Moreover, according to s. 117(1) of the Criminal Procedure Law, CAP 155, as amended, imprisonment commences on the date the sentence is pronounced but, unless the Court otherwise orders, it is reduced by the period of time the convicted person remained in custody pending or during trial. The Assize Court having not given any order to the contrary, the sentence of the applicant was accordingly modified to take into account his period of custody.
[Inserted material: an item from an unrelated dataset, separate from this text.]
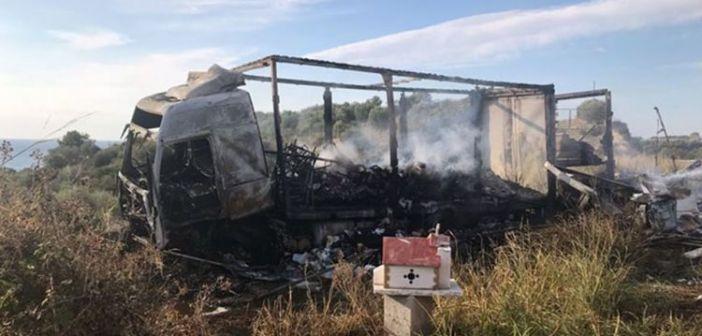 Τραγωδία στην Καβάλα: 11 μετανάστες απανθρακώθηκαν μετά από σύγκρουση ΙΧ με φορτηγό (ΔΕΙΤΕ ΦΩΤΟ)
Overall, the case, although there was a delay that could have been avoided, could be treated as not falling within the unreasonable delay parameters as established by the case law of the Court, in view of the way the defence handled the case, the overall complexity of the case, necessitating 104 days of hearing before the Assize Court and several hearings at the appellate stage, the enormous transcript, the fact that the applicant was released at an early stage of the proceedings and that he had nothing tangible at stake to lose. The overall period of 5 years and 3 months, at two levels of jurisdiction, should be in fact 4 years and 3 months allowing for the one year delay solely attributed to the defence. The frustration attributed to the protracted length of the proceedings, in assessing damages, was a theoretical one, as one should recognise that there is a frustration element inherent in any criminal case, especially of his nature. There would have indeed been frustration if the applicant was subsequently acquitted which was not the case, as he was found guilty as charged, making him a convicted felon, hardly in need of any compensation.
In view of all the above, I would dismiss the application on the merits.